The pride which “P&O” refers to is bigger than the individual level. We are talking about “company pride”, “departmental pride”, and “fire service pride”. We need to have pride in the bigger picture. If we have pride in our company, then we will be willing to go the extra mile to improve our company (or department). What if your company is the slow, outlying runt of the department? Perfect! What if your department is small, underfunded, and poorly motivated? Perfect! You have the perfect opportunity to display the effects of company pride. Start by leading the example yourself. Take some extra time to do some short drills/P.T., clean and fix up forgotten tools or repair a worn and broken area in the firehouse (every ‘house older than 1 year has SOMETHING broken). If you are a full-timer, do this after normal work hours, while the others are watching t.v. If you are a volunteer, do it on a night when there is no regular training and you aren’t assigned to a duty shift. You may be alone at first. You may attract remarks questioning the purpose of your actions. Hopefully, others will eventually join in. Once you build “company pride”, it becomes a nearly unstoppable force. Each shift wants to contribute more than the others, each company wants to work harder than their neighbor, each department wants to be the best, and we ALL want to make the fire service function better and more efficiently.

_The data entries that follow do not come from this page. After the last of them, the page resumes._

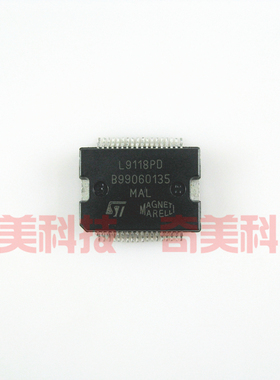 【全新原装】L9118PD 汽车电脑板IC芯片 集成电路 电子元器件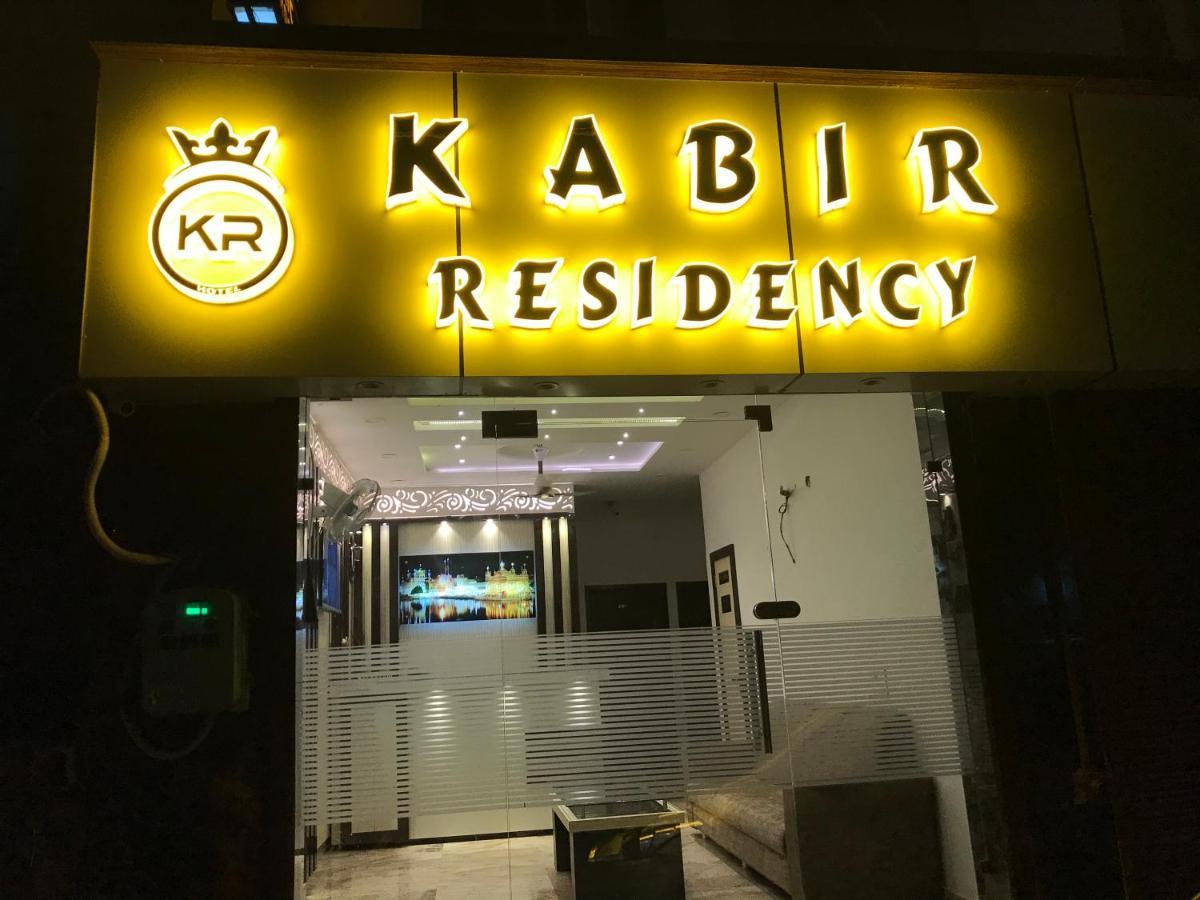Hotel Kabir Residency Амритсар Экстерьер фото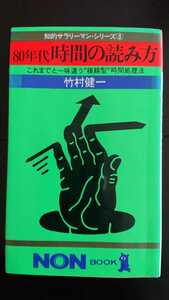 【稀少な初版★送料無料】竹村健一『80年代時間の読み方』★新書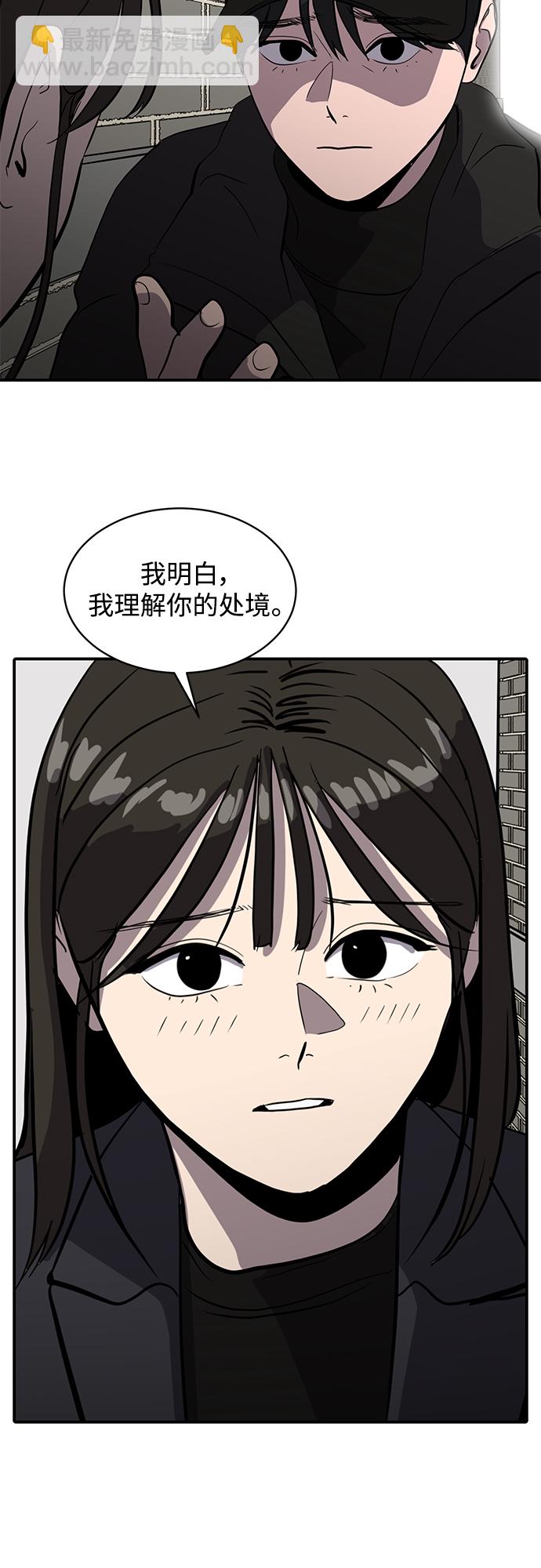 《秀熙live》第60话 第24页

Jason Jefferies at Working the Job posted THIS article, which includes an email from a retiring Charlotte (NC) fireman. What is one of the things that stands out to me in this post? He doesn’t just refer to himself as “a fireman”, he repeatedly calls himself a “Charlotte fireman”. He doesn’t just hold pride in our profession; he has pride in his department. Officers and senior firemen, this is for you. Company pride is the key to your crews working harder, training more, and ENJOYING the job at YOUR department. Make sure that your crews aren’t simply “proud to be firefighters”. They should be “proud to be (insert your dept. here) firefighters”. This is huge for retention problems in both the paid AND vollie worlds. If your members are simply “firefighters”, they will have no problem leaving for another department if morale gets bleak in your ‘house. However, if they are proud to be “(insert dept. name) firefighters”, they will be hard pressed to leave under any circumstance. Chiefs and administrators, let your personnel build pride in their department. If they see a need for improving a piece of front-line equipment, let them do it. They know when something isn’t working, they use that equipment…you don’t. Their lives depend on the proper function of that equipment…yours doesn’t. Let them make the department their own. If they want to build tables and other firehouse items, encourage it. If they decide to start an impromptu drill, *GASP*, WITHOUT an officer…let them roll with it. Stop the micro-management, it stunts department growth, quells company pride, and buries morale in a grave of dissolved motivation.
“Ownership” picks up where the “pride” leaves off. Once there is a fair amount of company pride developed, we begin to OWN our company. This means taking everything that happens to the company “to heart”. If something happens to the company, it happens to you. If a tool is dirty or broken, it is YOUR fault because that is YOUR tool. This doesn’t mean that those tools don’t belong to your Brothers, they should feel the same. If something isn’t right, you fix it. Take things personally. Don’t just be a member/employee of your department, make that department YOUR OWN. If every member makes that personal commitment to the company, there will be a dramatic improvement around the ‘house. This all goes back to “company pride”.